[Set exercise 1]: In the records, reproduce the lines from the one that contains "eyepiece. Single field of view." through the one that contains "It is uninfected.", including both of those lines.
-- Passage shown start --
All the fields are pretty self-explanatory, and we are interested only in headers, queryStringParameters, and body. To understand how exactly we need to parse the request let’s see how the request is sent:

Headers:

accept:application/json
content-length:157
content-type:multipart/form-data; boundary=----WebKitFormBoundaryYoEf5GGRCRaKj2oT
origin:http://127.0.0.1:8000


QueryString parameters:

__amp_source_origin:http://127.0.0.1:8000


Request payload:

------WebKitFormBoundaryYoEf5GGRCRaKj2oT
Content-Disposition: form-data; name="email"

test@example.com
------WebKitFormBoundaryYoEf5GGRCRaKj2oT--

Nothing really interesting here, it’s a standard multipart/form-data request. To parse it we need to use good old cgi module. Using it we can parse content-type header to get the boundary and then parse the body itself:

from cgi import parse_header, parse_multipart
from io import BytesIO
 
def lambda_handler(event, context):
    c_type, c_data = parse_header(headers["content-type"])
    
    # parse_multipart requires boundary to be a byte string
    c_data["boundary"] = bytes(c_data["boundary"], "utf-8")
    
    body_file = BytesIO(bytes(event["body"], "utf-8"))
    form_data = parse_multipart(body_file, c_data)

Now form_data contains a dictionary with all data submitted through the form. Each value in the dictionary is an array of byte strings. In our case form_data will look this way:

{'email': [b'test@example.com']}

Great, now we know how to parse the request and get the necessary values. But how to send the response back? Let’s figure out what we need to send first.

CORS Headers for AMP

AMP is very specific about what it expects to happen on your server. There is a pretty long description of what you should and shouldn’t do to meet the security requirements. For the purposes of this article we will concentrate only on one aspect of it, the headers it expects in the response:

  • Access-Control-Allow-Origin: . The header must be set to the same value as Origin header in the request. When you implement checks of the allowed Origin, keep in mind that requests will originate not only from your domain but also from AMP cache domains
  • AMP-Access-Control-Allow-Source-Origin: . The header must contain the value passed in query string parameter __amp_source_origin
  • Access-Control-Expose-Headers: AMP-Access-Control-Allow-Source-Origin. The sole purpose of this header is to allow AMP-Access-Control-Allow-Source-Origin to be set

Plus standard CORS headers:

  • Access-Control-Allow-Credentials: true
  • Access-Control-Allow-Headers: Content-Type,X-Amz-Date,Authorization,X-Api-Key,X-Amz-Security-Token
  • Access-Control-Allow-Methods: POST

And finally, the Content-Type header. As one can see from the sample request headers, it expects application/json

Create response in Lambda

First of all, we need to get the correct value for the headers that depend on the request data:

origin = headers.get("origin", "")
amp_source = event["queryStringParameters"].get("__amp_source_origin", "")
-- Passage shown end --
-- Exercise materials start --
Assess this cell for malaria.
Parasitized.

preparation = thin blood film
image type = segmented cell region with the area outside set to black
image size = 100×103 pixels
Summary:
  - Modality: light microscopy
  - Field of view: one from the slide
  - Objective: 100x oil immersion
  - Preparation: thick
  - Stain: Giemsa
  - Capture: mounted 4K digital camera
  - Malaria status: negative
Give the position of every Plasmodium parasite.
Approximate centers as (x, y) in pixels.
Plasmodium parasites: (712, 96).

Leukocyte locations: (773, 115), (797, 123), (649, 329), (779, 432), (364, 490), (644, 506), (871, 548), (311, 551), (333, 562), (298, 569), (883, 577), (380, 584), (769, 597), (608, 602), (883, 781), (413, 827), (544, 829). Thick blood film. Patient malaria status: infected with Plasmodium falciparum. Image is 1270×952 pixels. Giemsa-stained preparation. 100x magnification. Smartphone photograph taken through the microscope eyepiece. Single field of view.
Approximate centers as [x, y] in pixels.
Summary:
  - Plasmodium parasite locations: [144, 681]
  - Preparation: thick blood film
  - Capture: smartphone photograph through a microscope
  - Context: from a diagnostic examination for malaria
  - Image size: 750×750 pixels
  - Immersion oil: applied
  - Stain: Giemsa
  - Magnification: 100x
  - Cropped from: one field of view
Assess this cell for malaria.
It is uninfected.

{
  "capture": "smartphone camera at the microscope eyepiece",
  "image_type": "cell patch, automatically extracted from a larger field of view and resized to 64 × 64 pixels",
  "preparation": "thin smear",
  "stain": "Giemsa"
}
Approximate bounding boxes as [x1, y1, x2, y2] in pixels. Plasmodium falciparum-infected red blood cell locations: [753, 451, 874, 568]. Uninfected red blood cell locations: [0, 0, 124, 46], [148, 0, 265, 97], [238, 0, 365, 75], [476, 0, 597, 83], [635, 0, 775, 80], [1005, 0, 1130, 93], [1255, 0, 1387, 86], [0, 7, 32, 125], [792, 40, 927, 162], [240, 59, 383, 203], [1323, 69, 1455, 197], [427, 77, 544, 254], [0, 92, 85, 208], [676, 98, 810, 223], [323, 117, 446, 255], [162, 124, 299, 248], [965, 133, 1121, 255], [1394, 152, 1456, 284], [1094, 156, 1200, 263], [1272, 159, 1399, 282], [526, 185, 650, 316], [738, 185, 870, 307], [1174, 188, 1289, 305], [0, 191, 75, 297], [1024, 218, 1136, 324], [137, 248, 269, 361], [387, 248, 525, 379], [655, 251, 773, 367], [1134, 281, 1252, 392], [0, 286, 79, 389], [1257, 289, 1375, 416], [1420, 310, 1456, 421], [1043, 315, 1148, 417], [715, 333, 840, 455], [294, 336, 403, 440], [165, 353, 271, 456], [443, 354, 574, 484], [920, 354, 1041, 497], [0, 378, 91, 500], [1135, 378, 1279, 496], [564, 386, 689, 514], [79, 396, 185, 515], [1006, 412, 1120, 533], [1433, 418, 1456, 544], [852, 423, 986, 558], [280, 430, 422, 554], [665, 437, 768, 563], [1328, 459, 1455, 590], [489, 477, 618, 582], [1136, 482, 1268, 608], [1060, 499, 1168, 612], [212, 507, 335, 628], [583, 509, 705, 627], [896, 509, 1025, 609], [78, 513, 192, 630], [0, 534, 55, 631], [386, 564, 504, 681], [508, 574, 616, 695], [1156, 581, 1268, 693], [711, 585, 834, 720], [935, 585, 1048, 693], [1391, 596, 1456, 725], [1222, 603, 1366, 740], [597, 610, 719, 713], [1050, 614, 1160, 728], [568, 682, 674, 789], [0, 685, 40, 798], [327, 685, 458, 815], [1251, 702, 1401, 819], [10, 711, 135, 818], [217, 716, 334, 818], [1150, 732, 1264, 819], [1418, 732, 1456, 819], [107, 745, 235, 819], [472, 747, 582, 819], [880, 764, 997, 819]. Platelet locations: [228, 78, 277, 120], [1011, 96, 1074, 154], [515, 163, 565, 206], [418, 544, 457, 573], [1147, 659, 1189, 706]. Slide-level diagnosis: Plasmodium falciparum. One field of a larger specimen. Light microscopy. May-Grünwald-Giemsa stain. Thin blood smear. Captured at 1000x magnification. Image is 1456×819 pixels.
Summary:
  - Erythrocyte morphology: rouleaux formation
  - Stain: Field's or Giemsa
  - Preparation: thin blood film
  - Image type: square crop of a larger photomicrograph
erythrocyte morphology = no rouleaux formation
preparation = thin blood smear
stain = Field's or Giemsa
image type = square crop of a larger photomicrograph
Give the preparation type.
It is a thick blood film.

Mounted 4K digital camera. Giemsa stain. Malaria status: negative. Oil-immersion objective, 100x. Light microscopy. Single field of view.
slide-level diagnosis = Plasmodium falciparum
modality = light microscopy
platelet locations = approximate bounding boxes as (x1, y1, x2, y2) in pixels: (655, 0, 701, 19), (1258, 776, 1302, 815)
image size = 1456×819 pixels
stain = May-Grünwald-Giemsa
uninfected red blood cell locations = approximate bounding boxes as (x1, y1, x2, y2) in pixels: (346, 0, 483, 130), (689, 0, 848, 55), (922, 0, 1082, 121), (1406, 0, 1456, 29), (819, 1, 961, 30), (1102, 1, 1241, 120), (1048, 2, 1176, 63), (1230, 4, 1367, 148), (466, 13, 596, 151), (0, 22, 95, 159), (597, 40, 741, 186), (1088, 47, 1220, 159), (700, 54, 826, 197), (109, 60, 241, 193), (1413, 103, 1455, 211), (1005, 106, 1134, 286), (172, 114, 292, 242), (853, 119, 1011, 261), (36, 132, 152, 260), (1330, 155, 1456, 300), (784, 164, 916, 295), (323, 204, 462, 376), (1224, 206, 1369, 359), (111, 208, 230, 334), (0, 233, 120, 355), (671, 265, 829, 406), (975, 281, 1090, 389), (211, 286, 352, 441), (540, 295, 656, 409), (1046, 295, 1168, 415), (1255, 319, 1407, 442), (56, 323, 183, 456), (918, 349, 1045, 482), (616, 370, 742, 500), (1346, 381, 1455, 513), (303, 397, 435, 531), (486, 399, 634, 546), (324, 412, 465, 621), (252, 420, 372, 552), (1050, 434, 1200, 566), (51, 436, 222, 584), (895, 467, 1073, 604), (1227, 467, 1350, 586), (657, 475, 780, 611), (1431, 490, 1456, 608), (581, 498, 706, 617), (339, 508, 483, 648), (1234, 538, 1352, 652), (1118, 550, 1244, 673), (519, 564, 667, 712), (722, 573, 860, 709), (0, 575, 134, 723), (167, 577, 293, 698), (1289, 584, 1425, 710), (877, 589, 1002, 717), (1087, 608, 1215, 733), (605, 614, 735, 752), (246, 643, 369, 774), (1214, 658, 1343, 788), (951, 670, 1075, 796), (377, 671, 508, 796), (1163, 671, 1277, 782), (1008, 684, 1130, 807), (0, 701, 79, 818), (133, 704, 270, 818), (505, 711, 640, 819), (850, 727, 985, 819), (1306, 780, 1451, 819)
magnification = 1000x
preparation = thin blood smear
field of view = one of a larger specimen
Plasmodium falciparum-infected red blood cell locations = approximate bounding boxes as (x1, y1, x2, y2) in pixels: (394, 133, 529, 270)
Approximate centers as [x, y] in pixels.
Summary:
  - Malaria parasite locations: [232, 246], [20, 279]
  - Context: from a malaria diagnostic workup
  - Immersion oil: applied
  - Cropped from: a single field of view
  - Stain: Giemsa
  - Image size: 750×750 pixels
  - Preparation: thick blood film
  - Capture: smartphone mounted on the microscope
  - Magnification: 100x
-- Exercise materials end --
[Set exercise 2]: In the AMP form-handling passage, start at the words "form_data = parse_multipart(body_file, c_data)" and end after "we need to send first.". Write out that stretch with "form_data" replaced by "parsed_form".

[Written response 1]:
Leukocyte locations: (773, 115), (797, 123), (649, 329), (779, 432), (364, 490), (644, 506), (871, 548), (311, 551), (333, 562), (298, 569), (883, 577), (380, 584), (769, 597), (608, 602), (883, 781), (413, 827), (544, 829). Thick blood film. Patient malaria status: infected with Plasmodium falciparum. Image is 1270×952 pixels. Giemsa-stained preparation. 100x magnification. Smartphone photograph taken through the microscope eyepiece. Single field of view.
Approximate centers as [x, y] in pixels.
Summary:
  - Plasmodium parasite locations: [144, 681]
  - Preparation: thick blood film
  - Capture: smartphone photograph through a microscope
  - Context: from a diagnostic examination for malaria
  - Image size: 750×750 pixels
  - Immersion oil: applied
  - Stain: Giemsa
  - Magnification: 100x
  - Cropped from: one field of view
Assess this cell for malaria.
It is uninfected.

[Written response 2]:
parsed_form = parse_multipart(body_file, c_data)

Now parsed_form contains a dictionary with all data submitted through the form. Each value in the dictionary is an array of byte strings. In our case parsed_form will look this way:

{'email': [b'test@example.com']}

Great, now we know how to parse the request and get the necessary values. But how to send the response back? Let’s figure out what we need to send first.